В конце апреля — начале мая утка делает на земле гнездо-ямку, выкладывая ее сыроватыми, мягкими листьями прошлогоднего опада. Каждое утро она безошибочно находит эту ямку и оставляет в ней по свежему яйцу, прикрывая на время своей отлучки всю кладку тем же материалом. В это время не бывает теплых дождей, по ночам в низинках и на открытых местах ложится иней, обжигая до черноты молодую листву ясеней, но утка не лежит на гнезде дольше, чем требуется для откладки яйца. Однажды в ненастный, дождливый день я специально отправился посмотреть: может быть, утка если и не греет, то хотя бы прикрывает яйца от холодного дождя? Нет. Утки не было, а под мокрыми листьями лежали шесть мокрых, холодных яиц. Но через четыре недели с этой уточкой плавали на бобровом пруду девять бодрых утят-близнецов.

Удивительно и необъяснимо в жизни этой водоплавающей птицы то, что самка нередко устраивает гнездо не просто в стороне от воды, на которую потом приведет утят, а далеко от нее — за один-два километра. И все это расстояние утята, конечно, прошагают пешком. Может быть, не за один прием, но дойдут до воды и смело бросятся в нее, будто оставили ее только что. И весной, и летом трескунки редко встречаются на большой воде, их скорее можно увидеть в луже, где и лягушкам тесновато, будто выбирают водоемчик по своему росту, своему званию.
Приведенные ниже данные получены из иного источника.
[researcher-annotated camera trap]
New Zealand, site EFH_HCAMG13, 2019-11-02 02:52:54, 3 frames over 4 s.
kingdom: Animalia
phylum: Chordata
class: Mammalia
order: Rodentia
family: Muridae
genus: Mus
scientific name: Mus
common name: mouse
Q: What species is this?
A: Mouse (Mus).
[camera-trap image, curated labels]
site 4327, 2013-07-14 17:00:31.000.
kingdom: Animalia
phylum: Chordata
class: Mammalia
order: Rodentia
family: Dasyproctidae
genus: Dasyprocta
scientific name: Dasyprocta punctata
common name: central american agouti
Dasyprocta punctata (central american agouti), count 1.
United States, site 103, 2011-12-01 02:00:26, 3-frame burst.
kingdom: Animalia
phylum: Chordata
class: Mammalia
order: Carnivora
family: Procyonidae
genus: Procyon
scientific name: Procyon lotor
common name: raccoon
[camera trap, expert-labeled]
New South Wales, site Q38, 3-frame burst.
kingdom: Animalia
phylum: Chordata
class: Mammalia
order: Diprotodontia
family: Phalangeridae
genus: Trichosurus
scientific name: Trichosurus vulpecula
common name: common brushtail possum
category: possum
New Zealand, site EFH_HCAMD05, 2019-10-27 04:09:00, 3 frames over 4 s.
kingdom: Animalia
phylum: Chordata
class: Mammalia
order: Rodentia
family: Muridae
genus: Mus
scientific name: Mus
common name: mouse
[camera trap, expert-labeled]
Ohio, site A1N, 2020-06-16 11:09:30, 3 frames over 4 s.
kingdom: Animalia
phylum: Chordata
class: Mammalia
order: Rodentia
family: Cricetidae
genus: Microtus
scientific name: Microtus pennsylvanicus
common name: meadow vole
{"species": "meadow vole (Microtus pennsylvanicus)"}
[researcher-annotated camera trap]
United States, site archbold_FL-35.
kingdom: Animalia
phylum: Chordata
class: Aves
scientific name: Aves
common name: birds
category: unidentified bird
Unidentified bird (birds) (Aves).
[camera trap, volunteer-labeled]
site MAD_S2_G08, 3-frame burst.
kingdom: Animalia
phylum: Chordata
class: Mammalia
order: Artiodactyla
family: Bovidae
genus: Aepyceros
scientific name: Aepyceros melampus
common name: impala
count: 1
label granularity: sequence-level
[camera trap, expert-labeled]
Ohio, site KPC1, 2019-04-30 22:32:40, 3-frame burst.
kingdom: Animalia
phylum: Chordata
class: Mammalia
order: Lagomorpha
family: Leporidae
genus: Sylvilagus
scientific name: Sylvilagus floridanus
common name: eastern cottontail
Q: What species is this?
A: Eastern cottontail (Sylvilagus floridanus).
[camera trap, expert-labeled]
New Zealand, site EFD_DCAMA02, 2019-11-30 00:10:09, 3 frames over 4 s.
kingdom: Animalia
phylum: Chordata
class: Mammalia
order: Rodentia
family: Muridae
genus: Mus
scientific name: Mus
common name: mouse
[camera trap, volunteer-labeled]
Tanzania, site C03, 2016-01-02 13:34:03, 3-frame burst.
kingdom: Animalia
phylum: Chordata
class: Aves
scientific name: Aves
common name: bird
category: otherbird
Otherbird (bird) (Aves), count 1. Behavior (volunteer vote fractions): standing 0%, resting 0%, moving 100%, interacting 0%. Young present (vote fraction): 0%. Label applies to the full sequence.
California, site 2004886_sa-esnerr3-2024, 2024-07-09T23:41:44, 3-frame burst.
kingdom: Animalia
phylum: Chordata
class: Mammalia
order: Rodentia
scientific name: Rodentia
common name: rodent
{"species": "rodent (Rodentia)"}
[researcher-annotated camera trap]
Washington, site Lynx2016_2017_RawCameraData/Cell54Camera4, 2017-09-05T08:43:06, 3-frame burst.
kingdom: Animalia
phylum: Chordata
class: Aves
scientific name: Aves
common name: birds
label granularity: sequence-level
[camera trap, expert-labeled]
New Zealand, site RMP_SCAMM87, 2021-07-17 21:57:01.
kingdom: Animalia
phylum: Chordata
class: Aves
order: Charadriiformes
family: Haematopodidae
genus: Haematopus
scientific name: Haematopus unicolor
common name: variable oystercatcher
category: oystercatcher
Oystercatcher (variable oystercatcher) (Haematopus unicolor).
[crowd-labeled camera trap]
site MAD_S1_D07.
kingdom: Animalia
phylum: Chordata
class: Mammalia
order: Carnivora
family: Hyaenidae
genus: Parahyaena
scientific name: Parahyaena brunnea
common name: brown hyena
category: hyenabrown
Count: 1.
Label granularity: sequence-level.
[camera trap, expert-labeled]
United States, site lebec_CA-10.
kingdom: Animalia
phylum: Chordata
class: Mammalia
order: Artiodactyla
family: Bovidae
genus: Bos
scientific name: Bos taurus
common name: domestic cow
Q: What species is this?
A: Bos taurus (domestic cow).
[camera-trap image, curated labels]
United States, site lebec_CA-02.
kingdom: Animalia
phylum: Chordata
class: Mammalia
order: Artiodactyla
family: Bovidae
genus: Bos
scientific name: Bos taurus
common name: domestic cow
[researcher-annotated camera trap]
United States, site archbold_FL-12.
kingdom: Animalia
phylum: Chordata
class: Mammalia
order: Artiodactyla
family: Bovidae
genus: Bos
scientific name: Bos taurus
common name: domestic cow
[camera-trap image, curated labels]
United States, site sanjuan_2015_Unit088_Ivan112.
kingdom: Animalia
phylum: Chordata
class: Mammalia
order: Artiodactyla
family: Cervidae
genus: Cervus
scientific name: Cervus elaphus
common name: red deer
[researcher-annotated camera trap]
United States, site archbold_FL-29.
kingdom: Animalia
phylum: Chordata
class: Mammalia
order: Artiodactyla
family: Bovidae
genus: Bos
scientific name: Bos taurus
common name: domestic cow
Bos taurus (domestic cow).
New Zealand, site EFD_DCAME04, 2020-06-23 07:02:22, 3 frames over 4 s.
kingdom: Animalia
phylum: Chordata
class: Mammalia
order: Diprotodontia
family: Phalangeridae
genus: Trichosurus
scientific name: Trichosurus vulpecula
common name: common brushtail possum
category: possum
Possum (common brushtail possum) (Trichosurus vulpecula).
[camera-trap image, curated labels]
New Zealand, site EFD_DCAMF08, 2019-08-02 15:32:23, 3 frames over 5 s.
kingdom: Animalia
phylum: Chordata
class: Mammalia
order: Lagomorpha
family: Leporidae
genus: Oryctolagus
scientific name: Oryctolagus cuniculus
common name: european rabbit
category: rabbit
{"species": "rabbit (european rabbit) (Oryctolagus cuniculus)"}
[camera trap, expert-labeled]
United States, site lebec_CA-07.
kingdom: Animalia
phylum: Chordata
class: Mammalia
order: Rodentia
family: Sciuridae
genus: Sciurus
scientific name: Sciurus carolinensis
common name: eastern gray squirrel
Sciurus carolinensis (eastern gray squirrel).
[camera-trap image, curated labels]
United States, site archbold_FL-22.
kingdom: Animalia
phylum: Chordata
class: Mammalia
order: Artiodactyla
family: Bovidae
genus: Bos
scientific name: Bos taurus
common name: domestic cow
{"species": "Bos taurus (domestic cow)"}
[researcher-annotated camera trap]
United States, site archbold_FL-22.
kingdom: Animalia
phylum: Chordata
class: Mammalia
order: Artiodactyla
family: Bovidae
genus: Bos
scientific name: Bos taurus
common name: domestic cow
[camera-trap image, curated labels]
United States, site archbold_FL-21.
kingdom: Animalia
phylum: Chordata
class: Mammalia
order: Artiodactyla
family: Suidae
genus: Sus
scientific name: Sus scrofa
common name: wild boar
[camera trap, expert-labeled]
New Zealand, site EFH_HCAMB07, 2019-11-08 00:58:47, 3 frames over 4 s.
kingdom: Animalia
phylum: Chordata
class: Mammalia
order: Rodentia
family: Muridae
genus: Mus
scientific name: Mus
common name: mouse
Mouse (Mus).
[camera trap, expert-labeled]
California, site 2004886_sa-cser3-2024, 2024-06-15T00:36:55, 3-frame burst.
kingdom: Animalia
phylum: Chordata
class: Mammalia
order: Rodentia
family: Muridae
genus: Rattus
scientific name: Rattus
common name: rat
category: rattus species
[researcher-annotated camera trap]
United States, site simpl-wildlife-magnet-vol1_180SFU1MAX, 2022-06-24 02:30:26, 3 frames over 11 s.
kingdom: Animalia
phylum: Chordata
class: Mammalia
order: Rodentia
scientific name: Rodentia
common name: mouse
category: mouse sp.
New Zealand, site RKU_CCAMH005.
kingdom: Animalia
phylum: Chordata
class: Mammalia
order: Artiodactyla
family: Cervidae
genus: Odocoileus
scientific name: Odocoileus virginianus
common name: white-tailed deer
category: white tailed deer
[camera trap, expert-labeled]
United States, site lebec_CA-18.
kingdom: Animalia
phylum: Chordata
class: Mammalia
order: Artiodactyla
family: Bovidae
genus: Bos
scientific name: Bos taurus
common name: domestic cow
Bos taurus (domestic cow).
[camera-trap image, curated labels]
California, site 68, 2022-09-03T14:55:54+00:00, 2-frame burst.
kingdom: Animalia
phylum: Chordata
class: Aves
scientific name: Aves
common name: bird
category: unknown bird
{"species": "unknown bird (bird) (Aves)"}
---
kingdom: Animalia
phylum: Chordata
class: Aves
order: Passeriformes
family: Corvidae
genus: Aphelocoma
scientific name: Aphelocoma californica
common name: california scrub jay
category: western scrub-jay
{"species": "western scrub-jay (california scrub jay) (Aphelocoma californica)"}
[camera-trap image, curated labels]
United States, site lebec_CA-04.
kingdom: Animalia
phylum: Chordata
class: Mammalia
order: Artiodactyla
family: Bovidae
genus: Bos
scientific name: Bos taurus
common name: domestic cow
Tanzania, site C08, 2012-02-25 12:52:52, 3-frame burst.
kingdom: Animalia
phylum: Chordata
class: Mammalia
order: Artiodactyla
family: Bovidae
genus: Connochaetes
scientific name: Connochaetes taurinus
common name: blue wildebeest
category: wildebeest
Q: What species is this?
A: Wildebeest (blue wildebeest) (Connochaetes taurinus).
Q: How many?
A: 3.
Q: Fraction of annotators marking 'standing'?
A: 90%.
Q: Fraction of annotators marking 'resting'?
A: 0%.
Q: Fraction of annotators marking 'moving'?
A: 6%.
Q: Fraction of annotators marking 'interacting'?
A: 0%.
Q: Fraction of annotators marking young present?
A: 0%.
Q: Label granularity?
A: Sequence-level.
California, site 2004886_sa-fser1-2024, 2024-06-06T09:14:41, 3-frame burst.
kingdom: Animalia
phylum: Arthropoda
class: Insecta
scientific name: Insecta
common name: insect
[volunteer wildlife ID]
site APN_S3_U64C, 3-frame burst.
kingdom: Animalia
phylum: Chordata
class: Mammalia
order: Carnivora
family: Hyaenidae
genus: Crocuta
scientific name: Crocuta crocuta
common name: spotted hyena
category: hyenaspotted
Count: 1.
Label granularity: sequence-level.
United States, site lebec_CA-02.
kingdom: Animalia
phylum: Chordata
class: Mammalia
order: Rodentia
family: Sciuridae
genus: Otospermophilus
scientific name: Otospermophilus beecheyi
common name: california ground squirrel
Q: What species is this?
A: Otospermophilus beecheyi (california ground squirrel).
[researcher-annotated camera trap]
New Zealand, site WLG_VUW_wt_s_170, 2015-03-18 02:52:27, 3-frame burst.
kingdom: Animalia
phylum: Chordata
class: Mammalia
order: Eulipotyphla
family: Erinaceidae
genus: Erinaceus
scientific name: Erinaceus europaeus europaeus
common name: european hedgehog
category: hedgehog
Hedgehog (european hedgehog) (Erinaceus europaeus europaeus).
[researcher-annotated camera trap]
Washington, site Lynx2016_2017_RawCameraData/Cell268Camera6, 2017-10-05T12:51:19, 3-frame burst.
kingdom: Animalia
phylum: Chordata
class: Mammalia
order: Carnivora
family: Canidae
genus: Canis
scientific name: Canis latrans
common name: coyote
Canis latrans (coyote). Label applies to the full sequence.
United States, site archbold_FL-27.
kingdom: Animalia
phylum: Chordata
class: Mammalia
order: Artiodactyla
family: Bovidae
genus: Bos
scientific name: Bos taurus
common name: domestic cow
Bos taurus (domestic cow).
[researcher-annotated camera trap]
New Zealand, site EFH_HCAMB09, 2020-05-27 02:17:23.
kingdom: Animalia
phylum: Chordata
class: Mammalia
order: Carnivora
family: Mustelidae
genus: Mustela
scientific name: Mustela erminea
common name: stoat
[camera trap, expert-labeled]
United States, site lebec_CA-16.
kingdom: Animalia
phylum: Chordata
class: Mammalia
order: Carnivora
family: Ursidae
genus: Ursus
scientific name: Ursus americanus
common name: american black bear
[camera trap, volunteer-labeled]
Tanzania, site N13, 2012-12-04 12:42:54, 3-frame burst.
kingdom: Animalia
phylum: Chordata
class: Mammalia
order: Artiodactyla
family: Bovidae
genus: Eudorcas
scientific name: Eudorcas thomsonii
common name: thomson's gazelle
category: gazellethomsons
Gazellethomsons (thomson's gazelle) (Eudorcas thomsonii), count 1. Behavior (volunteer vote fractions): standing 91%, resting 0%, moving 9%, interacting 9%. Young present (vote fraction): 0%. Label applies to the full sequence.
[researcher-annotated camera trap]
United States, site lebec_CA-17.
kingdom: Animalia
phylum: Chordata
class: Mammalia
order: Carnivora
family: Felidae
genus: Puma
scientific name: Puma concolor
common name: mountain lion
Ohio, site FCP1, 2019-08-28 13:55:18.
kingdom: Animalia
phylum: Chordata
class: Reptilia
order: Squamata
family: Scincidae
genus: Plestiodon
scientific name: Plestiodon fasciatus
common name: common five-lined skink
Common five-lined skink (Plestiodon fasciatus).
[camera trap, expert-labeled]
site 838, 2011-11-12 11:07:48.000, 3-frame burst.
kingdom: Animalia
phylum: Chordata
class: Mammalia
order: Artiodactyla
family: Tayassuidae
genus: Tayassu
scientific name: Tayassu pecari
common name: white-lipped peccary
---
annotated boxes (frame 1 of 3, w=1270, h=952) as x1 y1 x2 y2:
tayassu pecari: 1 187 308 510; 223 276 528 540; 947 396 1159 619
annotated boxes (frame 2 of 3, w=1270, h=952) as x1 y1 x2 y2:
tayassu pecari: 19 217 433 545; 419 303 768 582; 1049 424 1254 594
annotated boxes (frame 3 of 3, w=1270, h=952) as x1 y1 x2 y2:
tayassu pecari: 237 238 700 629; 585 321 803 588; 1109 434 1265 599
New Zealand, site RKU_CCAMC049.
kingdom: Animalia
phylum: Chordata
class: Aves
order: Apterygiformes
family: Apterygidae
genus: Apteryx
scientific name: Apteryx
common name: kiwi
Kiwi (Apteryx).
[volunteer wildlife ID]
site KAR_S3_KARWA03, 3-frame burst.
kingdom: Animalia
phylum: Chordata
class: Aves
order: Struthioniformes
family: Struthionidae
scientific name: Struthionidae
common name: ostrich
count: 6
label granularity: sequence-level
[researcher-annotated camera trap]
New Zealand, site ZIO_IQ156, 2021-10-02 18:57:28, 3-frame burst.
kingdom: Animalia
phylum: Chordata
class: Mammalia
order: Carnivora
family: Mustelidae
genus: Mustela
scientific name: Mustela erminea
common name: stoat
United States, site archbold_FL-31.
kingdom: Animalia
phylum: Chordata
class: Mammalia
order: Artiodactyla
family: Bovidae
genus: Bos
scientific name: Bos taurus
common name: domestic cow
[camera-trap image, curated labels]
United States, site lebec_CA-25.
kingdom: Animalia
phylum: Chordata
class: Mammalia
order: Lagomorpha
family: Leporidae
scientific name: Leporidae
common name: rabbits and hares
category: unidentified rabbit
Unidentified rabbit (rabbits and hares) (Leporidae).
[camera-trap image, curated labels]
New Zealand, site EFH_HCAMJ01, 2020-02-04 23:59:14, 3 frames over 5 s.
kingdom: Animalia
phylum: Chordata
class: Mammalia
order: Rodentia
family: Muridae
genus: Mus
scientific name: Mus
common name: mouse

Когда появились птенцы, уточка словно перестала узнавать меня и от ее доверия ко мне не осталось и следа. Теперь удавалось наблюдать за семьей, лишь прячась за стволами самых дальних деревьев, но утка каким-то образом замечала меня и быстренько уводила пуховичков на берег, где они отсиживались под сухой сосновой веткой.

Трескунки, кажется, самые спокойные среди мелкой и крупной утиной родни. Самка с утятами, застигнутая внезапно на воде, никогда не будет устраивать такого шумного «представления», как кряква. Завидев человека, она не мечется по озеру, не хлопает крыльями, притворяясь калекой, не поднимает фонтаны брызг, а, дав утятам короткий, негромкий приказ, плывет с ними к берегу так быстро, как только могут поспевать за ней, не отставая, птенцы. Проворно, без паники и суматохи, выскакивают пуховички на бережок, и ни травинка не шелохнется там, где скрылись.

Взрослые трескунки там, где им не грозит стрельба, довольно доверчивы к человеку и подпускают его к себе так близко, что можно различить даже мелкий рисунок их наряда. Сизокрылый селезень, плавая рядом с уточкой, смотрит на человека больше с любопытством, нежели с опаской, издавая негромкое и приятное на слух покрякивание — потрескивание, напоминающее звук редких зубьев крупной расчески, если по ним ногтем провести.